- **Given data**
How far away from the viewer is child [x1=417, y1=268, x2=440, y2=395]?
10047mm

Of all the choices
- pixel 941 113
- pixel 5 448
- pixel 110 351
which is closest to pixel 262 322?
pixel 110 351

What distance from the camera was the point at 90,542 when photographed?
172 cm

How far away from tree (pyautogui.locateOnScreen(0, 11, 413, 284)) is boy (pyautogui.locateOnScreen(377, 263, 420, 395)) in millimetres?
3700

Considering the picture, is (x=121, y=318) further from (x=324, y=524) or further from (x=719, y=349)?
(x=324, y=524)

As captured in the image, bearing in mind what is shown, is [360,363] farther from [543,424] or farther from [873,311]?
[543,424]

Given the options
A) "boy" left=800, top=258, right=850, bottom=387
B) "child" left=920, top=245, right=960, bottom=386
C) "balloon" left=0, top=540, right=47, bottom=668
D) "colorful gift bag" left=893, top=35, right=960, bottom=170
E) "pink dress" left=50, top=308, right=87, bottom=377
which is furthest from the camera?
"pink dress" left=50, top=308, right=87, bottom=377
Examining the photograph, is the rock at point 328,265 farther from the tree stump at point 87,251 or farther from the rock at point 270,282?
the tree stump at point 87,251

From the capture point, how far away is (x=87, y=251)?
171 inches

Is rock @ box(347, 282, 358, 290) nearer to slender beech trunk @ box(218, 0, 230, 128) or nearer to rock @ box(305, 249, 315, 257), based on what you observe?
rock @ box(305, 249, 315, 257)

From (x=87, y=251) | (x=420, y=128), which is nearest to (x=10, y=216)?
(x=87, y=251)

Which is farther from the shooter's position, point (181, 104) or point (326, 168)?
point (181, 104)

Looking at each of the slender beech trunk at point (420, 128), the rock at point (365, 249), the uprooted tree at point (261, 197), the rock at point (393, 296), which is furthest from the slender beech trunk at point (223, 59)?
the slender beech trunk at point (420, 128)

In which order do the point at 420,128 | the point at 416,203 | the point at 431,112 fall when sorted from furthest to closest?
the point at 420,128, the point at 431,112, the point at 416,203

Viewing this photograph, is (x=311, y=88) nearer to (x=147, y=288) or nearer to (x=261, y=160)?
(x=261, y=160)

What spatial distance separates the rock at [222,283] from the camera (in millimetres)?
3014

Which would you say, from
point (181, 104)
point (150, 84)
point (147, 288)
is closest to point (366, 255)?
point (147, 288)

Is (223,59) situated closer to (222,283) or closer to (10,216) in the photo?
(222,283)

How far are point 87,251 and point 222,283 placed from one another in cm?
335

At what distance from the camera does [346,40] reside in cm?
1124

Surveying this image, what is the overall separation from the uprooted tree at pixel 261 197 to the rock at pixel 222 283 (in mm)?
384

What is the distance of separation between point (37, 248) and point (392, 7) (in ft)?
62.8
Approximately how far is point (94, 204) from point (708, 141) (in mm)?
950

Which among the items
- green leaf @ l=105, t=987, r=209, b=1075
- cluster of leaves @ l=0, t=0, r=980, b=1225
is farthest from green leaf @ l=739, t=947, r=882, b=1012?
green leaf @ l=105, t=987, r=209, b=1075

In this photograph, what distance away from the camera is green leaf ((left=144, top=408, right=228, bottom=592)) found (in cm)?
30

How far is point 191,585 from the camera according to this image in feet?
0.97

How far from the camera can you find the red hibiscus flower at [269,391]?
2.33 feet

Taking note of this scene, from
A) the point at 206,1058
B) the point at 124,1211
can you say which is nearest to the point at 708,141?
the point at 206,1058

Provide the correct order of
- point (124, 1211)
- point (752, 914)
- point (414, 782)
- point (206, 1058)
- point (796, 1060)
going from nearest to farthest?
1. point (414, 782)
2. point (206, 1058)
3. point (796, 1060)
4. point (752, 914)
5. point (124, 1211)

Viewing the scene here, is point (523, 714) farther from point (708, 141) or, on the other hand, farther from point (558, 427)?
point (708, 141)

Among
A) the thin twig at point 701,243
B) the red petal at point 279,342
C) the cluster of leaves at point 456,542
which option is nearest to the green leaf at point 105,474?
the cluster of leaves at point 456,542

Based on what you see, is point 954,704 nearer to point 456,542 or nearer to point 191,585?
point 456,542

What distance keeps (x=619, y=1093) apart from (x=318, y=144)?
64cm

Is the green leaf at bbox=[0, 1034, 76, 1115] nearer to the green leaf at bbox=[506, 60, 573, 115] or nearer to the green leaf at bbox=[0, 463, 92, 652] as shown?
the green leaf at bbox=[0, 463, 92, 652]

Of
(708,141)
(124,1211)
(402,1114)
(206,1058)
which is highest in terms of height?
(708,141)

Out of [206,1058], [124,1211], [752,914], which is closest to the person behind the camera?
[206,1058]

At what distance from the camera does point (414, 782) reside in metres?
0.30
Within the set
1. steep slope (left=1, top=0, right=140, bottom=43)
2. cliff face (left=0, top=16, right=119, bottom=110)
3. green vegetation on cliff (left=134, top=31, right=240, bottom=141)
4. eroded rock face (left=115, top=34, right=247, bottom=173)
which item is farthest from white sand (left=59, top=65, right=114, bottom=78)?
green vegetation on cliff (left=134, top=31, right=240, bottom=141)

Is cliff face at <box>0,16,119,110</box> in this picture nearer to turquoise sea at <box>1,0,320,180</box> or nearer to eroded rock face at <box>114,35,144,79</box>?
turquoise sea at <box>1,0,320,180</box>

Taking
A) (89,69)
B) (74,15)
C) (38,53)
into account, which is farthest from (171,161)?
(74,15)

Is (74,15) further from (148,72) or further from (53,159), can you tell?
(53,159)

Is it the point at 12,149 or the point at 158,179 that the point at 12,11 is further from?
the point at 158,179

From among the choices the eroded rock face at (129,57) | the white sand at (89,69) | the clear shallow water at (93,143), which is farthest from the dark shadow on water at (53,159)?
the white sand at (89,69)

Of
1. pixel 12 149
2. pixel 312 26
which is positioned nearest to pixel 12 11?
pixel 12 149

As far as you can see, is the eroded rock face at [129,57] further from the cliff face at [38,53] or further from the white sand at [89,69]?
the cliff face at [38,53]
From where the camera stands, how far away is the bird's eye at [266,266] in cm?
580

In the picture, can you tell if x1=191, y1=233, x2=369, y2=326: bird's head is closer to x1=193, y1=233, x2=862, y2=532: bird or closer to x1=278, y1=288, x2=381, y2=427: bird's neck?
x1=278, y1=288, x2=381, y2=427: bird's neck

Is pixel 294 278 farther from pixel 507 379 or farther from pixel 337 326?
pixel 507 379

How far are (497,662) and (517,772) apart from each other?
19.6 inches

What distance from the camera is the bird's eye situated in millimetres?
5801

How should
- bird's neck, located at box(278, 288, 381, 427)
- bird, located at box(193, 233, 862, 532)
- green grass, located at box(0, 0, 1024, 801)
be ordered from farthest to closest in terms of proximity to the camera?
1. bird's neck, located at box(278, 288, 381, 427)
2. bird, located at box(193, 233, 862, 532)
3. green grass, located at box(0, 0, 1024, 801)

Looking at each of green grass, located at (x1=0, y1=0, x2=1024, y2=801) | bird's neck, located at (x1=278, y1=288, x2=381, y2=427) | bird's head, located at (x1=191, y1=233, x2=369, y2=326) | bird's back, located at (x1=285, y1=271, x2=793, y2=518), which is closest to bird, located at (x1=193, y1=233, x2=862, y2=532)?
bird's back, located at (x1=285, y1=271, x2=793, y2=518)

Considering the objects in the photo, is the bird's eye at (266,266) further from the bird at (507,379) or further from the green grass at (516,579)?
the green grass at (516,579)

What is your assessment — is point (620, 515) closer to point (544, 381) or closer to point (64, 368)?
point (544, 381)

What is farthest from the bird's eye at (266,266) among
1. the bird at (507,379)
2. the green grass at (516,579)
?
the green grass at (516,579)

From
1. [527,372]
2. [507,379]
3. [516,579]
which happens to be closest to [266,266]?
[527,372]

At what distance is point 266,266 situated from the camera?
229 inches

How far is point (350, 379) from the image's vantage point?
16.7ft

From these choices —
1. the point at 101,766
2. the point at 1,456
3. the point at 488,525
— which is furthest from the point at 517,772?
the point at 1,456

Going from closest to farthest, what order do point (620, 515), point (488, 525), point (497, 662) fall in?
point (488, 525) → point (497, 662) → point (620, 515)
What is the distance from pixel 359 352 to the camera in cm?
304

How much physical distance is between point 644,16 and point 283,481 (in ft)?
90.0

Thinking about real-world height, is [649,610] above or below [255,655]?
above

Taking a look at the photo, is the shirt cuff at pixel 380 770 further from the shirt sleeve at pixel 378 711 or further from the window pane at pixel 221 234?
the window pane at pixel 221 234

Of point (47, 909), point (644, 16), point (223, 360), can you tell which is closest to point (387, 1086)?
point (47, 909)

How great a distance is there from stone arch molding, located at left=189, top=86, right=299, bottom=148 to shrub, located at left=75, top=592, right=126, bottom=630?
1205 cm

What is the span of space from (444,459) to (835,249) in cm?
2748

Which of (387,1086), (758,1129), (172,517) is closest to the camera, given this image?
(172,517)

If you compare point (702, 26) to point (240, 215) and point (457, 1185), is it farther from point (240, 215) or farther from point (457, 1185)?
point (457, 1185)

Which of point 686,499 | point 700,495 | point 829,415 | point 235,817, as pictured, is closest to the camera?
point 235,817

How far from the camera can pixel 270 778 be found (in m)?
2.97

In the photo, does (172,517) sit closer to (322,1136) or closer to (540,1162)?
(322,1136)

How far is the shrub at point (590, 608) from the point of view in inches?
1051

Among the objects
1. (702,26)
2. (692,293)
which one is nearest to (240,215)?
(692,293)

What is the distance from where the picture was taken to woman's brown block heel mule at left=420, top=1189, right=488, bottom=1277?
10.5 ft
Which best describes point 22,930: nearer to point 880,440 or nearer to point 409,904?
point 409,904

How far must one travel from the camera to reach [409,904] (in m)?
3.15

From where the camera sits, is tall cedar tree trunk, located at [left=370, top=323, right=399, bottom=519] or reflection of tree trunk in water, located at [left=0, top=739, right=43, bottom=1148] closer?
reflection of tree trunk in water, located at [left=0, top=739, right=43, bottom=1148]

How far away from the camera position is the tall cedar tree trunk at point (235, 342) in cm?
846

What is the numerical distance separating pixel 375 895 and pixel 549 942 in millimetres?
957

- **What is needed**
Quote only the lines from the line containing "Which of (387,1086), (758,1129), (172,517)" through the end of the entries, keeping the first and the last.

- **Solution to this problem**
Which of (387,1086), (758,1129), (172,517) is closest to the camera, given this image?
(172,517)

If you compare point (702, 26) to point (240, 215) and point (457, 1185), is it farther from point (240, 215) or farther from point (457, 1185)?
point (457, 1185)

Which of point 686,499 | point 700,495 | point 829,415 | point 235,817, as pictured, is closest to the camera?
point 235,817

How far from the camera can pixel 270 778 be found (in m)?
2.97

In the photo, does (172,517) sit closer to (322,1136) or closer to (540,1162)?
(322,1136)

How far is the shrub at point (590, 608) from the point of view in inches?
1051

Among the objects
1. (702,26)
2. (692,293)
which one is nearest to (240,215)?
(692,293)

What is the distance from where the picture was taken to woman's brown block heel mule at left=420, top=1189, right=488, bottom=1277?
10.5 ft
Which best describes point 22,930: nearer to point 880,440 or nearer to point 409,904?
point 409,904

How far must one travel from the camera to reach [409,904] (in m)?
3.15

From where the camera sits, is tall cedar tree trunk, located at [left=370, top=323, right=399, bottom=519] or reflection of tree trunk in water, located at [left=0, top=739, right=43, bottom=1148] closer?
reflection of tree trunk in water, located at [left=0, top=739, right=43, bottom=1148]

How far away from the camera position is the tall cedar tree trunk at point (235, 342) in cm?
846

What is the numerical distance separating pixel 375 895 and pixel 549 942 in millimetres?
957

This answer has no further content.